Another note; Steve Marsh has put 76,000 miles on his LEAF in 2 years and I lent him my SOC meter so he could record his degradation and the first measurement came to 231 GID which works out to an 18% loss in what would be covered in 5-6 years normally.  That might be workable but for three things.

1) my tax liability wont allow me to recover the entire $7500

2) Lease terms right now are simply too wonderful to pass up

3) And finally, there is no 110 mile EV on the horizon.  Now, the RAV 4 EV does not count because it does not have chademo, so no QC, no sale!

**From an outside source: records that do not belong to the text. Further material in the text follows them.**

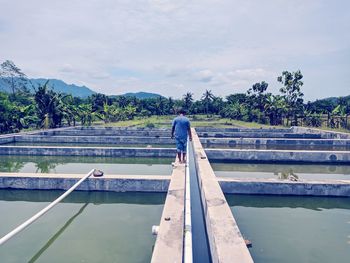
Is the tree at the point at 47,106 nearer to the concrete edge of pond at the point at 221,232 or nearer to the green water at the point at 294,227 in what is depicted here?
the green water at the point at 294,227

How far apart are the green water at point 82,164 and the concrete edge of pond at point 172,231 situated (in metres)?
4.02

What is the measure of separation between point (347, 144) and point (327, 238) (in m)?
11.3

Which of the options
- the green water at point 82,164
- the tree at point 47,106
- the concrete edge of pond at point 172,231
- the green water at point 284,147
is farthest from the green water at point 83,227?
the tree at point 47,106

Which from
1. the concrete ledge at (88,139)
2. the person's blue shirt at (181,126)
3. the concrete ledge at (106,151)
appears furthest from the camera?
the concrete ledge at (88,139)

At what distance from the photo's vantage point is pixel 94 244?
12.2ft

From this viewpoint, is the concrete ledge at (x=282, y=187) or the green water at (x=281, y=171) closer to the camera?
the concrete ledge at (x=282, y=187)

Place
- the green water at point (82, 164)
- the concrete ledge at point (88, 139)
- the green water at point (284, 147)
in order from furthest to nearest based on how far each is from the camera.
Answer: the concrete ledge at point (88, 139) < the green water at point (284, 147) < the green water at point (82, 164)

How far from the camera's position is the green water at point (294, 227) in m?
3.52

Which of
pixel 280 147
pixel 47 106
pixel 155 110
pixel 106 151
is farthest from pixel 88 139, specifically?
pixel 155 110

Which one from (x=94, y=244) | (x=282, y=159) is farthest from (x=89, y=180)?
(x=282, y=159)

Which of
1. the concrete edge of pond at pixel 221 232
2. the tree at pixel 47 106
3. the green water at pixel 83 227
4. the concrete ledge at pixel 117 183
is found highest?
the tree at pixel 47 106

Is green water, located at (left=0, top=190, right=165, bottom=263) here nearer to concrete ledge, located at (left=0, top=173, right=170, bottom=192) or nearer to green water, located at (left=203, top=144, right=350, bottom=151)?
concrete ledge, located at (left=0, top=173, right=170, bottom=192)

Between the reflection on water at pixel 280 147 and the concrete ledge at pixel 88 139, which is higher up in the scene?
the concrete ledge at pixel 88 139

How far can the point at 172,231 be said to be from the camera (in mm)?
3055
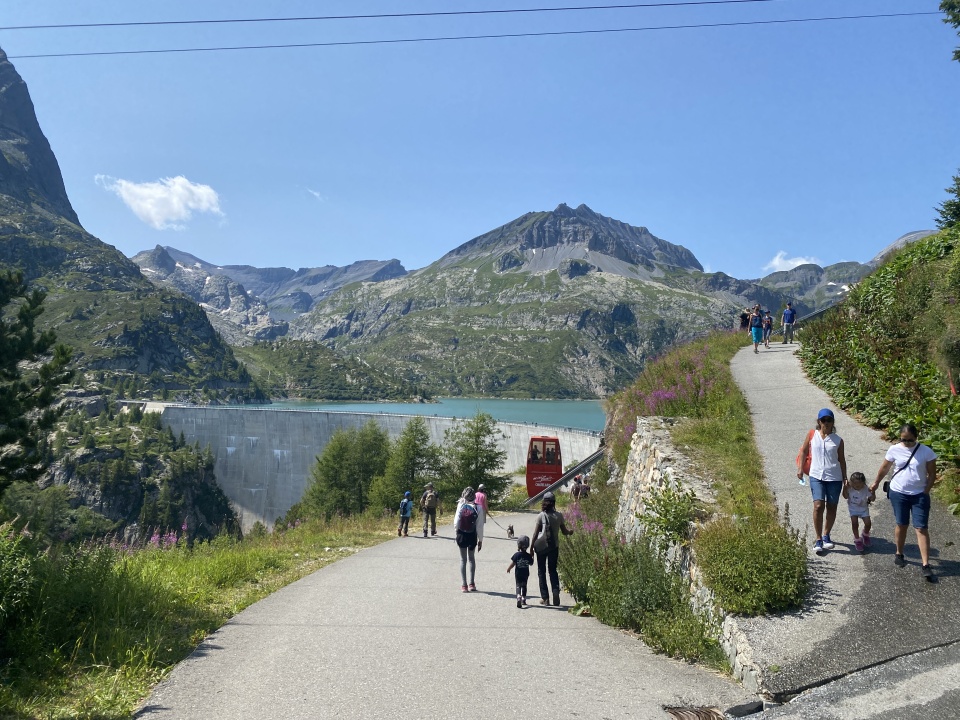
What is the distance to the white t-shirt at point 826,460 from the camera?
7.27m

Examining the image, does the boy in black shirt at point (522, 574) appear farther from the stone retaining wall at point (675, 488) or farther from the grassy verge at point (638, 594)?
the stone retaining wall at point (675, 488)

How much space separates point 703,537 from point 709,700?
2195mm

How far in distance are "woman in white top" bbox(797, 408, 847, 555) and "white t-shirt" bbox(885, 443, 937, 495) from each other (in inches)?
21.7

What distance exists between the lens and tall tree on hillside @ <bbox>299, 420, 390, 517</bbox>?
59.0m

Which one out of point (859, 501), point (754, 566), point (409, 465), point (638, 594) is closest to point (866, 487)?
point (859, 501)

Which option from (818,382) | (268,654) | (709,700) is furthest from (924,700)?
(818,382)

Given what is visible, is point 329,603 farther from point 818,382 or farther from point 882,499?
point 818,382

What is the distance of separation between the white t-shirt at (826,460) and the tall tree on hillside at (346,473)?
5382cm

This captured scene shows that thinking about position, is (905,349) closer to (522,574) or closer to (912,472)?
(912,472)

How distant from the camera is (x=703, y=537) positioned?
7.20 meters

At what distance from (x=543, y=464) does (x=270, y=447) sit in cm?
6385

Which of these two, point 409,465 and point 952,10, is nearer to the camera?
point 952,10

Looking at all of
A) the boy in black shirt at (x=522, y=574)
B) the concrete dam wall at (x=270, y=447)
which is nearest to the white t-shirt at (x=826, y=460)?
the boy in black shirt at (x=522, y=574)

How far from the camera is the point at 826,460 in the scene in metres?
7.32
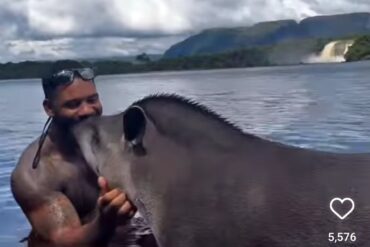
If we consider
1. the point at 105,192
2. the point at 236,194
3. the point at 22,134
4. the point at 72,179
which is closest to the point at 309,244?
the point at 236,194

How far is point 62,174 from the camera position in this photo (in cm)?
795

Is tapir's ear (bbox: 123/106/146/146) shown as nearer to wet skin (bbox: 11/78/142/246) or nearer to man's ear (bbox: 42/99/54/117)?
wet skin (bbox: 11/78/142/246)

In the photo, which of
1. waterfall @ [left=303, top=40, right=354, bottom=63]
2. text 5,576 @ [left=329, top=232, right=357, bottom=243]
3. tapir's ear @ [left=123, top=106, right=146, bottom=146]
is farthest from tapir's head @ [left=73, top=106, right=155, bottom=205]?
waterfall @ [left=303, top=40, right=354, bottom=63]

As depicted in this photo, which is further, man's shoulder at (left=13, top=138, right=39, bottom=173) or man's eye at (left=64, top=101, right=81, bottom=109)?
man's shoulder at (left=13, top=138, right=39, bottom=173)

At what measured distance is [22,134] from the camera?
2228 cm

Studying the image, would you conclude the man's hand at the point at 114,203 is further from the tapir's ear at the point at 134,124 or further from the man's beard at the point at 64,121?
the man's beard at the point at 64,121

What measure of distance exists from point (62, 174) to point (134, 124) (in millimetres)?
1727

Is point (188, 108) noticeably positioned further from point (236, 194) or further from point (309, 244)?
point (309, 244)

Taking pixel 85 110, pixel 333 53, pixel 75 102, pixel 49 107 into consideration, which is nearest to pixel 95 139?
pixel 85 110

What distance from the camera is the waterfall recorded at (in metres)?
92.9

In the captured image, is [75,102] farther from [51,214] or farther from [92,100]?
[51,214]

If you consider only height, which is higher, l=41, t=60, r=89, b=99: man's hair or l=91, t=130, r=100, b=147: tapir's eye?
l=41, t=60, r=89, b=99: man's hair

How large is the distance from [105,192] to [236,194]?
973mm

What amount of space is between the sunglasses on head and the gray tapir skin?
0.97 m
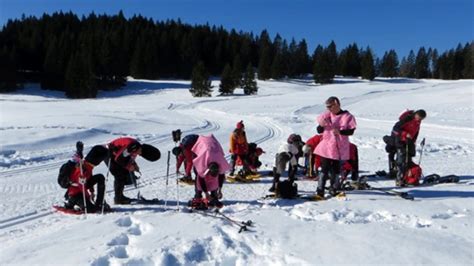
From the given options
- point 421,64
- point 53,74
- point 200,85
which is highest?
point 421,64

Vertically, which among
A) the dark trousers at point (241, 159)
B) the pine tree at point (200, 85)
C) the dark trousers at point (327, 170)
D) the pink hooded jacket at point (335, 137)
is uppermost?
the pine tree at point (200, 85)

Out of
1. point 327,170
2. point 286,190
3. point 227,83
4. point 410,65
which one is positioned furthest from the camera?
point 410,65

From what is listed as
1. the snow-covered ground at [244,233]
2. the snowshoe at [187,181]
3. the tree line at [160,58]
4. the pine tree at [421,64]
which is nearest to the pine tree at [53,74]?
the tree line at [160,58]

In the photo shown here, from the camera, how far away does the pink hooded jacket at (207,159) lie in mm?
7406

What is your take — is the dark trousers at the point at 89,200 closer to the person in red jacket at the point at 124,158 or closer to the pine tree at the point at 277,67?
the person in red jacket at the point at 124,158

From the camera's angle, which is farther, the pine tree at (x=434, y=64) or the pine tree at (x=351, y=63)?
the pine tree at (x=434, y=64)

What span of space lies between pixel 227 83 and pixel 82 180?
52895 millimetres

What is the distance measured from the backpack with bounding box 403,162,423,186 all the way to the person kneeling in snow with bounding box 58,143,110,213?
19.6ft

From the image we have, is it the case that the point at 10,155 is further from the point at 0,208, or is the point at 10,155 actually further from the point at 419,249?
the point at 419,249

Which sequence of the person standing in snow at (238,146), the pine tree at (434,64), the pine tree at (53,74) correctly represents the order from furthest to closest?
the pine tree at (434,64), the pine tree at (53,74), the person standing in snow at (238,146)

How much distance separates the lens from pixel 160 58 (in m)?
84.2

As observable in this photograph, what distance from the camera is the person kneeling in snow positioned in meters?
7.19

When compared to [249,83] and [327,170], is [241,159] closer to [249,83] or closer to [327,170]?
[327,170]

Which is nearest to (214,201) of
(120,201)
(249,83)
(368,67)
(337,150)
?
(120,201)
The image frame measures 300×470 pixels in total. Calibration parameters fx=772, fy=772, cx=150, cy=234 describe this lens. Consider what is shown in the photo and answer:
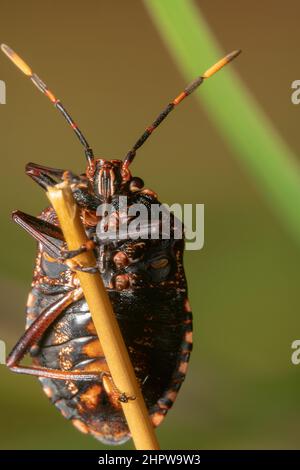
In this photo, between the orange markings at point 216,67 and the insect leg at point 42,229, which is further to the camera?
the orange markings at point 216,67

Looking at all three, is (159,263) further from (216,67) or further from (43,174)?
(216,67)

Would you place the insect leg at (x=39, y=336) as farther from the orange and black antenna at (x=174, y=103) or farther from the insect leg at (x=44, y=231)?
the orange and black antenna at (x=174, y=103)

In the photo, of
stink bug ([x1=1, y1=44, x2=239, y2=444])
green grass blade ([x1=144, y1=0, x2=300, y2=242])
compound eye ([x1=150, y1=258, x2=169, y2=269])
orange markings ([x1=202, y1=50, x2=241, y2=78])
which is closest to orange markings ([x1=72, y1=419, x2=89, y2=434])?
stink bug ([x1=1, y1=44, x2=239, y2=444])

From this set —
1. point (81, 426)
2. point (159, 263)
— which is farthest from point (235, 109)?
point (81, 426)

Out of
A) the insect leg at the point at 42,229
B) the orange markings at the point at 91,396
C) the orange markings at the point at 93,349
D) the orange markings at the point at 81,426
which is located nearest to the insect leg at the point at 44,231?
the insect leg at the point at 42,229

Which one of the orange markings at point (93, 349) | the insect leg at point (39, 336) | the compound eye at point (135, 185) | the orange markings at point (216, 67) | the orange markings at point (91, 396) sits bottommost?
the orange markings at point (91, 396)

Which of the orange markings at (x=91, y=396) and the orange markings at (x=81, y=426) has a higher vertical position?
the orange markings at (x=91, y=396)
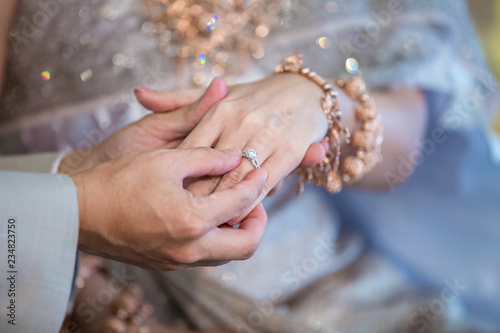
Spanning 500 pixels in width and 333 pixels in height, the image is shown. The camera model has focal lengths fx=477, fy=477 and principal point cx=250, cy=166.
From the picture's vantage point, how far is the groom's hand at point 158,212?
48 centimetres

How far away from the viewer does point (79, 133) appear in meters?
1.00

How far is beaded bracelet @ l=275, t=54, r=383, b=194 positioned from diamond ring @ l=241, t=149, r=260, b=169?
152mm

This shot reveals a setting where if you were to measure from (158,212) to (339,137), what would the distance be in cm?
39

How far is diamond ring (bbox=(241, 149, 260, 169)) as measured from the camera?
63 centimetres

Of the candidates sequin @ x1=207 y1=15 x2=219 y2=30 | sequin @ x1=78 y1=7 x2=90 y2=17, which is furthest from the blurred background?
sequin @ x1=78 y1=7 x2=90 y2=17

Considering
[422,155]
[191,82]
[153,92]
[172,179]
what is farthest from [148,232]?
[422,155]

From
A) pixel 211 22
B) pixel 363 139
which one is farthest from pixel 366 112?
pixel 211 22

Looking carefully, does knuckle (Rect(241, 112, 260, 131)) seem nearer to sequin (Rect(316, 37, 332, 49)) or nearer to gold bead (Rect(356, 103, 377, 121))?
gold bead (Rect(356, 103, 377, 121))

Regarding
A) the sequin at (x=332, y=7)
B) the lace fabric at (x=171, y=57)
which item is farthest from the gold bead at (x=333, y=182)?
the sequin at (x=332, y=7)

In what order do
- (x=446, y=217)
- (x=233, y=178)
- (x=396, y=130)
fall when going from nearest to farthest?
(x=233, y=178), (x=396, y=130), (x=446, y=217)

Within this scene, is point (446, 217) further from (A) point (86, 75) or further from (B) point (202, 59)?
(A) point (86, 75)

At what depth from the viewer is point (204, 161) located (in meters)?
0.53

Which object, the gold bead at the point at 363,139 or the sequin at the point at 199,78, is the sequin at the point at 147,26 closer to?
the sequin at the point at 199,78

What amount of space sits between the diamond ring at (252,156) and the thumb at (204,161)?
31mm
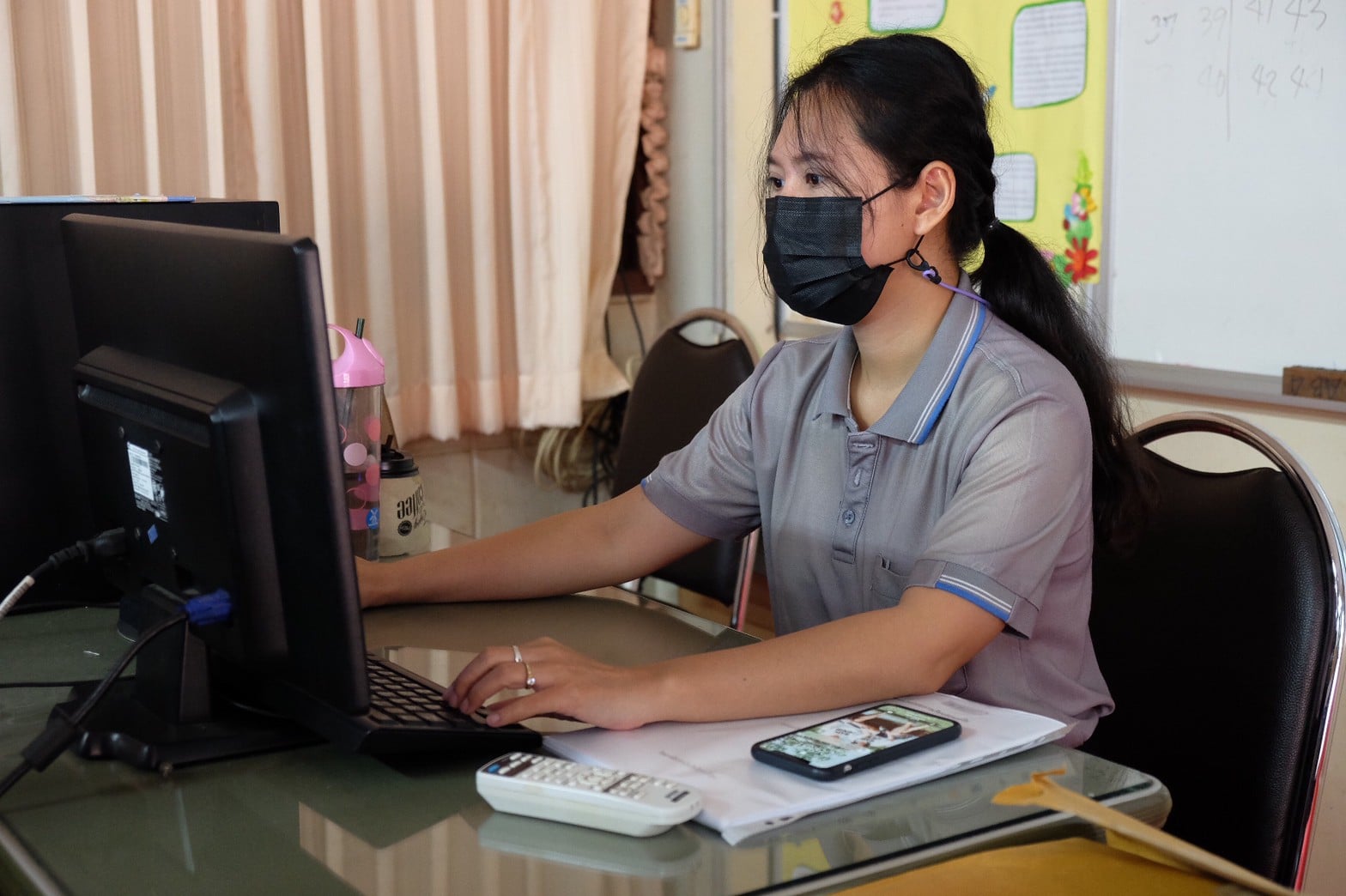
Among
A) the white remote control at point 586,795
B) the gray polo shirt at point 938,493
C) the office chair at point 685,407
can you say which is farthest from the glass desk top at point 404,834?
the office chair at point 685,407

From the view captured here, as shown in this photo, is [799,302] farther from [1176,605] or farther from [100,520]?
[100,520]

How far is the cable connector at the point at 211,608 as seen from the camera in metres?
0.91

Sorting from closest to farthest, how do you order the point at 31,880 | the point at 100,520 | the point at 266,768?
the point at 31,880 → the point at 266,768 → the point at 100,520

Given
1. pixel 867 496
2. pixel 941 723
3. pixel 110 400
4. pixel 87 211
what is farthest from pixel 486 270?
pixel 941 723

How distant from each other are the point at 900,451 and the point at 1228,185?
983 mm

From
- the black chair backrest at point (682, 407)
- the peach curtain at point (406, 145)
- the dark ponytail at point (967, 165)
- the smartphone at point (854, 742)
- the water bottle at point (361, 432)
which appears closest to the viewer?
the smartphone at point (854, 742)

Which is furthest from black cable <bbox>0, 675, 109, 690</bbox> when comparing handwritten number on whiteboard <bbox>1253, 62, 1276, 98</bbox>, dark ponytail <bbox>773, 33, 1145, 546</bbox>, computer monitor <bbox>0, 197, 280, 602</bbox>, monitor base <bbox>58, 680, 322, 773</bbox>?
handwritten number on whiteboard <bbox>1253, 62, 1276, 98</bbox>

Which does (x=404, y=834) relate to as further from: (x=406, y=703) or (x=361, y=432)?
(x=361, y=432)

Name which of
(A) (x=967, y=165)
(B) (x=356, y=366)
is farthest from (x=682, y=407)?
(A) (x=967, y=165)

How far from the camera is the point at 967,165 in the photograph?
1.32 metres

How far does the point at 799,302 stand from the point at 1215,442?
37.4 inches

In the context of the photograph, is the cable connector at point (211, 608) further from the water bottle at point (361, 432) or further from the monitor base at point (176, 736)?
the water bottle at point (361, 432)

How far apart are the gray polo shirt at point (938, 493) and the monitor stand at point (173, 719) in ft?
1.77

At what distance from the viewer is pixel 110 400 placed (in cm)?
100
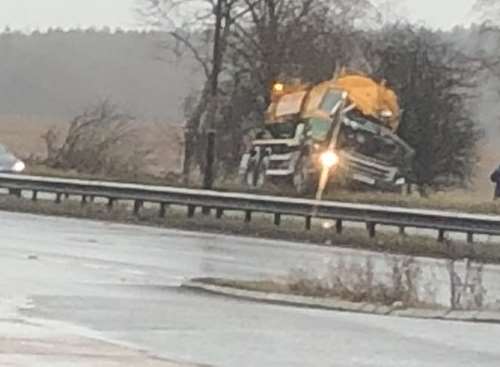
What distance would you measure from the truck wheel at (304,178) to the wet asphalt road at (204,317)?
18565 millimetres

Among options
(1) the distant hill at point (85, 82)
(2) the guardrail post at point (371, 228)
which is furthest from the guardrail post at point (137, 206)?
(1) the distant hill at point (85, 82)

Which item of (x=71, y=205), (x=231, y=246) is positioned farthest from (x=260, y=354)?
(x=71, y=205)

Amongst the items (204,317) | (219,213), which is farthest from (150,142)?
(204,317)

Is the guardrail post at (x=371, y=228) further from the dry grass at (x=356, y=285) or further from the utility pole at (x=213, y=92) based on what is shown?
the dry grass at (x=356, y=285)

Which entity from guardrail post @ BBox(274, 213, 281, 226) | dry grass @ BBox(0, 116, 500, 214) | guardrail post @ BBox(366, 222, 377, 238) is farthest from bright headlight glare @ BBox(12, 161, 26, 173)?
guardrail post @ BBox(366, 222, 377, 238)

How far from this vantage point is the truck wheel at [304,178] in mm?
43438

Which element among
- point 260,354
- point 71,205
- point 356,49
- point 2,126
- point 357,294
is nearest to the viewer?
point 260,354

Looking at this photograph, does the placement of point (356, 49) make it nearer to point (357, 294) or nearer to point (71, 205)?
point (71, 205)

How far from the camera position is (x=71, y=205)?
36.2 metres

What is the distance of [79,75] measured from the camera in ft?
294

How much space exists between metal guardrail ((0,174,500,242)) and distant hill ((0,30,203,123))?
122ft

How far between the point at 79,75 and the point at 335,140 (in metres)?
47.4

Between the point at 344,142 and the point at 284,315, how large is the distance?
29.0 m

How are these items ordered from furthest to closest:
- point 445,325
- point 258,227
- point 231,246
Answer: point 258,227
point 231,246
point 445,325
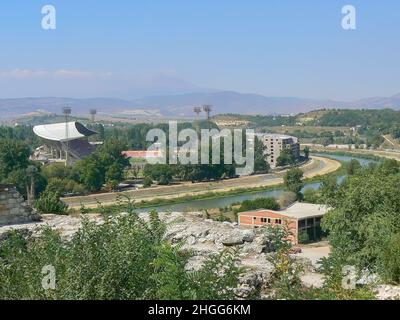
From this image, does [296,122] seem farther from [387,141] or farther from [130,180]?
[130,180]

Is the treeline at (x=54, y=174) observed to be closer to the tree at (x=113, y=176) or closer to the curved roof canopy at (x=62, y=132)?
the tree at (x=113, y=176)

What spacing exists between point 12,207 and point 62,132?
41.0 m

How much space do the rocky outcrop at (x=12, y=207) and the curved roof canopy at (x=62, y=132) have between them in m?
39.0

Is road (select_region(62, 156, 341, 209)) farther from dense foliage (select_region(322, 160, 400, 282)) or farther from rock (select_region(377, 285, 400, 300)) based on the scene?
rock (select_region(377, 285, 400, 300))

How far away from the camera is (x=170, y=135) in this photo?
5262cm

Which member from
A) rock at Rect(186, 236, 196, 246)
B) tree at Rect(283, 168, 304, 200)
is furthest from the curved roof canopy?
rock at Rect(186, 236, 196, 246)

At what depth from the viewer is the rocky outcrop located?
5129mm

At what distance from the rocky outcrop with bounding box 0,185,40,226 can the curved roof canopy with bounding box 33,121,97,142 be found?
3900cm

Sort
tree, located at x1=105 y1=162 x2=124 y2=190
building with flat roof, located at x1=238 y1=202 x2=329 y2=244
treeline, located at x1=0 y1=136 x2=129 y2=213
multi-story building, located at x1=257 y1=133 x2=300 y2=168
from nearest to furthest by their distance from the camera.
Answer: building with flat roof, located at x1=238 y1=202 x2=329 y2=244 < treeline, located at x1=0 y1=136 x2=129 y2=213 < tree, located at x1=105 y1=162 x2=124 y2=190 < multi-story building, located at x1=257 y1=133 x2=300 y2=168

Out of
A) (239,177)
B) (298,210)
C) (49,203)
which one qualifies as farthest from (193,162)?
(49,203)

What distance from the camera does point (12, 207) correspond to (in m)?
5.21

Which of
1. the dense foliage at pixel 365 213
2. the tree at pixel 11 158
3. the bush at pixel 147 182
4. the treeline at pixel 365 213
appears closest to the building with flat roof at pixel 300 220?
the treeline at pixel 365 213

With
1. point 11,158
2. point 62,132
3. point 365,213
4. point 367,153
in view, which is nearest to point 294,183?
point 11,158
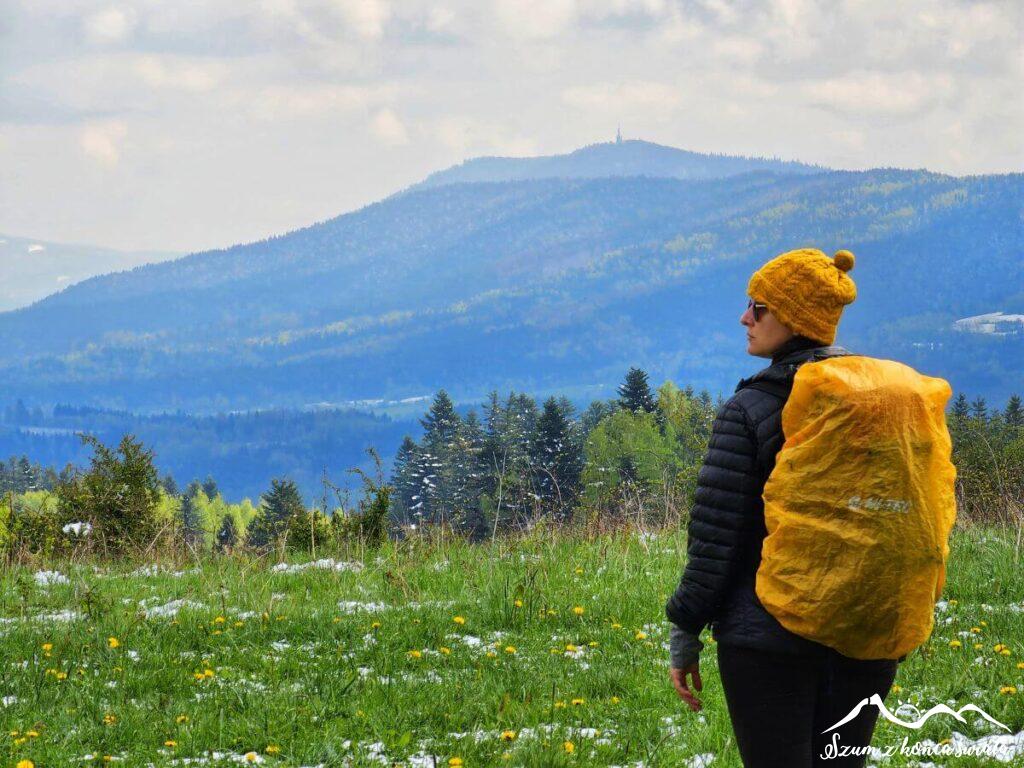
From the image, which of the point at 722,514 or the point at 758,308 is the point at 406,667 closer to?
the point at 722,514

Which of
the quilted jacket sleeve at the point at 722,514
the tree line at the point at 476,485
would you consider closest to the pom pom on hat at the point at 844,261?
the quilted jacket sleeve at the point at 722,514

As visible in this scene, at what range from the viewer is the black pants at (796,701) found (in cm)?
296

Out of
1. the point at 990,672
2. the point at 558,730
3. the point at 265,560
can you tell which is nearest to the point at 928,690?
the point at 990,672

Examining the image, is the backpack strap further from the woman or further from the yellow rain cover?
the yellow rain cover

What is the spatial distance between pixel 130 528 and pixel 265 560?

**Note about my down payment on my lease. Putting down more than you are required to pay can be a risk especially with NMAC's somewhat shady business practices so make sure you verify with your insurance company what their payout process is if an accident happens and force them to research it before giving you an answer. the LEAF lease is apparently different (I don't have experience with any other leases so don't know for sure)  than a normal lease.

When I did my lease, I was unable to get a good rate on lease or purchase due to my income level (my credit rating was about 830 at the time I think and I even offered up to a 50% down payment but they still would not lower the terms...) so a rough calculation of $8900 down reduced my total cost of loan to the best rates offered at the time.  I had put the down payment before checking into the exact policy but was lucky enough that my insurance company did pay out replacement value whether it was a lease or purchase, so my down payment was not at risk. THIS IS NOT the case with all insurance policies. 

Also, if you do get into an accident and you do get some money from your insurance company, make sure you call NMAC to check on the details of the pay out.  You might get a financial surprise of the good kind!